Ma le parole erano intatte,
limpide, senza tempo. Una prosa dal sapore antico, se mi è consentito, così
lontana dalle mode effimere della letteratura usa e getta dei nostri giorni. Il
libro contiene tre brevi racconti, incentrati su tre diverse tematiche:
l’amore, l’amicizia e l’impotenza, sentimento quest’ultimo inteso come
inadeguatezza del proprio ruolo sociale.
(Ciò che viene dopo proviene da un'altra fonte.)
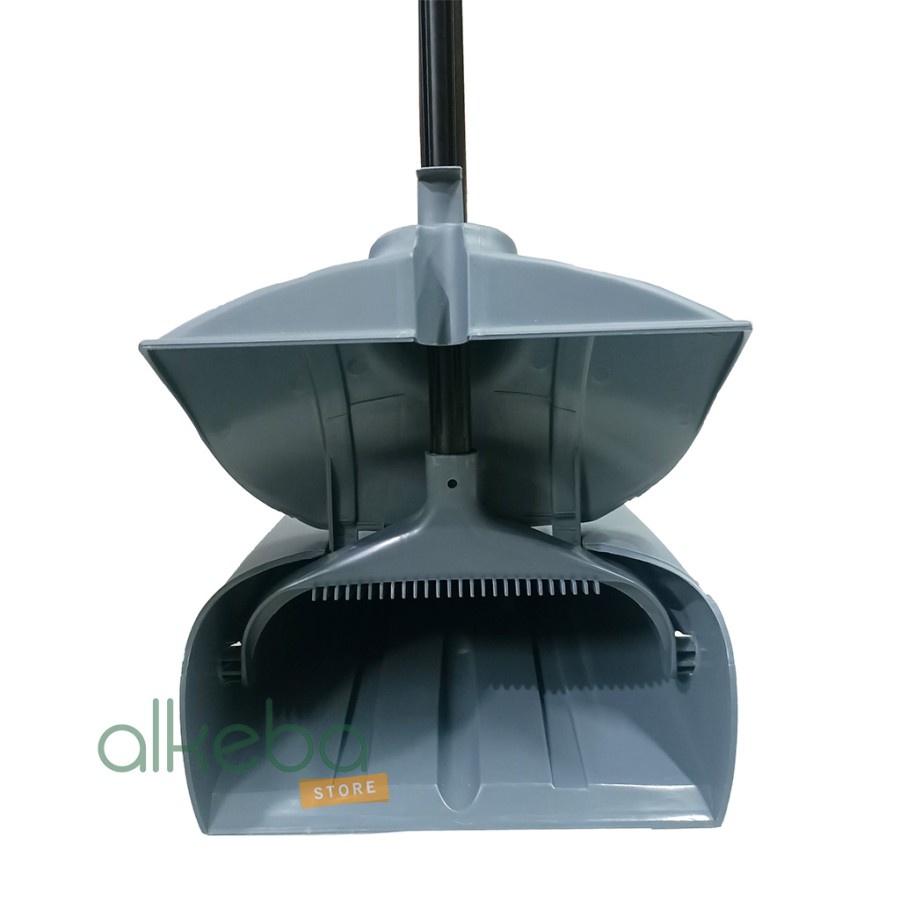 Dustpan With Broom / Pengki Buka Tutup dan Sapu Import warna hitam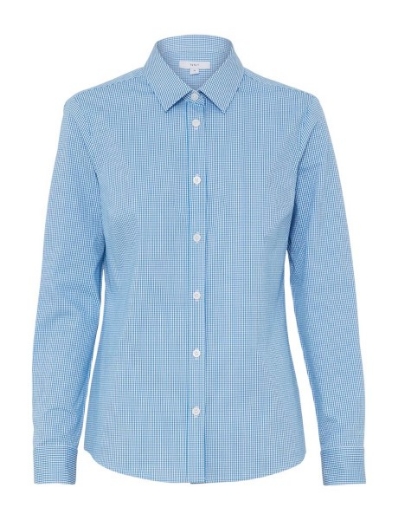 Picture of NNT Ladies Avignon Gingham Check Stretch Long Sleeve Slim Shirt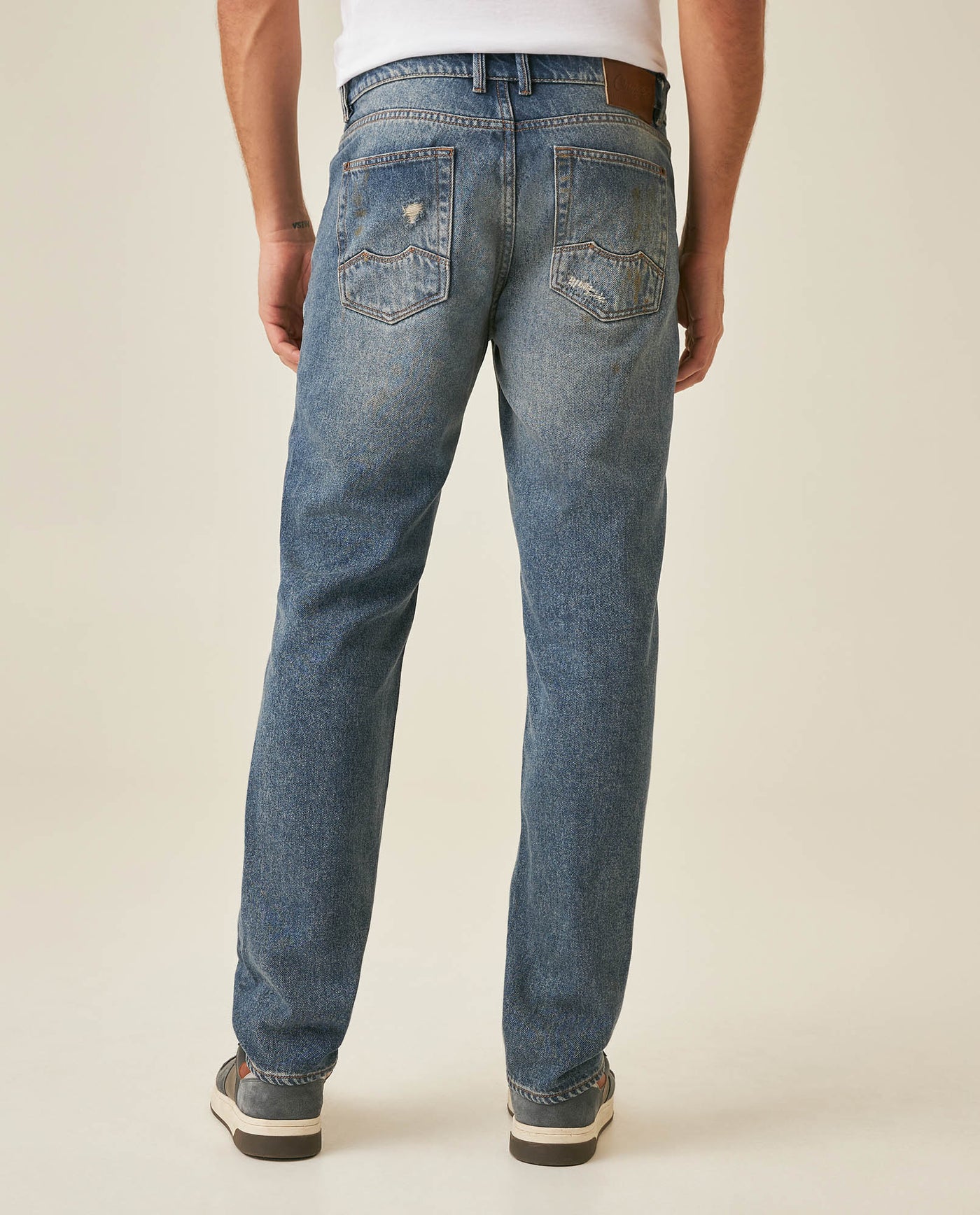 Mens Jeans Slim Fit Mid Rise Dark Wash Cotton Lyocell Distressed Repairs Embroidered Logo - Blue 63_331H000_AZU184140_6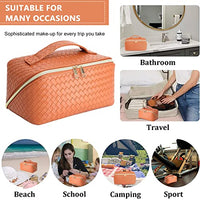 MAYCREATE® Large Capacity Cosmetic Travel Bag, Cosmetic Pouch PU Waterproof Design with Handle and Divider, Wide Opening Cosmetic/Makeup Organizer Bags for Women, Orange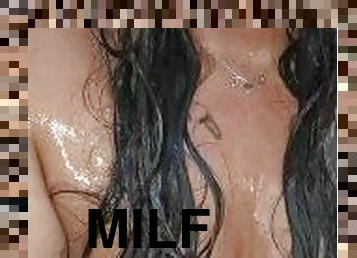 mandi, payudara-besar, amatir, jenis-pornografi-milf, ibu, pengasuh-bayi, mandi-shower, seorang-diri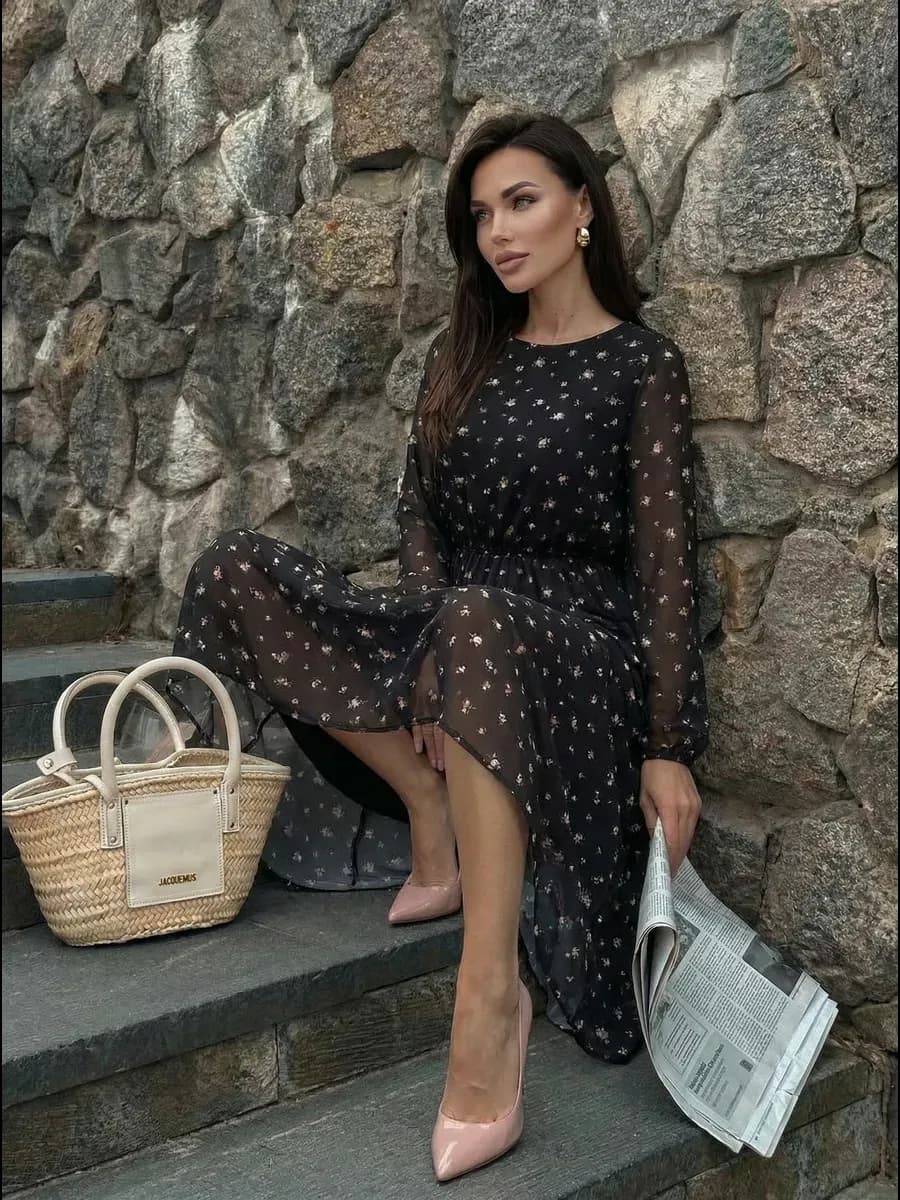 Платье шифоновое праздничное весеннее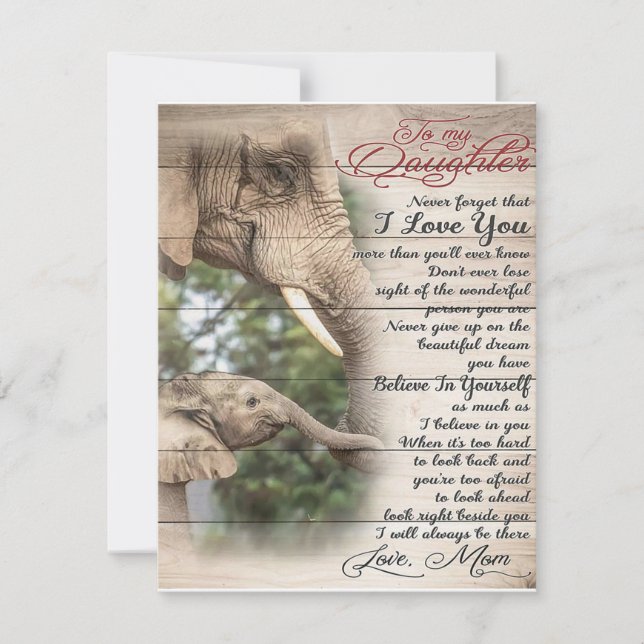 Mamma Till Min Dotter Brev, Flickas Födelsedagspre Inbjudningar (Framsida)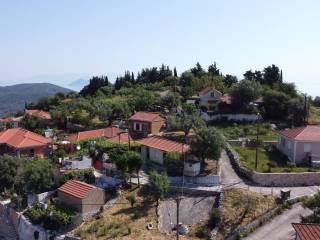 Aerial views of house for sale in Perachori, Ithaca Greece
L’autore porta avanti la sua
narrazione attraverso personaggi riservati, schivi, dall’indole solitaria che
appartengono ad una condizione umana inappagata e alienata e ne indaga
l’aspetto psicologico della loro esistenza. Mi piace qui riportare l’incipit
del primo racconto che io ritengo sia il più bello, quale assaggio dello stile
narrativo di questo autore dimenticato. Il protagonista è un professore che
vive e insegna a Varese, solo, “tra la
scuola dove insegno e la mia camera. Non affetti, non amici, pochi contatti,
scarse distrazioni”, il quale decide di ritornare nel suo paese d’origine,
per ritrovare ciò che laggiù aveva lasciato di caro e forse il meglio della sua
vita: il suo antico amore.
“Trentadue
anni che non ritornavo tra le mura, nelle vie; che non respiravo l’aria della
mia città. Ma sono contento di essermivi riaffacciato in queste giornate: che
da tempo non è più estate, ma il tardo, l’ultimo autunno non è ancora
precipitato con le sue ore scopertamente grevi, mollicce: e il sole non è più
troppo caldo, pieno, ma neanche si arrende languido e docile al vento che
sgruppa ed allenta con estrema facilità le nuvole sulle quali il suo bagliore
s’infila e sparpaglia. Al mare non si andava già più in queste mattine; ma la
città pareva diventata come più piccola, più meschina: le piazze, le contrade,
le case, le piante, sembrava avessero perso ciascuna qualche cosa; una sorta di
patina bigia, come una ruggine, macchiava e incupiva tutto…”.
Di questo autore Vasco
Pratolini (leggo su Wikipedia) ebbe a dire: “uno
dei maestri a cui la letteratura italiana deve rendere giustizia”. Ma la
buon’anima di Puccini sta ancora aspettando. I suoi libri non si trovano più da
nessuna parte…e chissà se c’è ancora qualcuno che si spinge a fare una tesi di
laurea su di lui. Io credo che un romanzo non muore mai fino a quando c’è qualcuno
che lo legge e ne parla. Perché leggere un libro introvabile e dimenticato da
tutti è come riesumarlo dall’oblio del tempo e dargli nuova vita.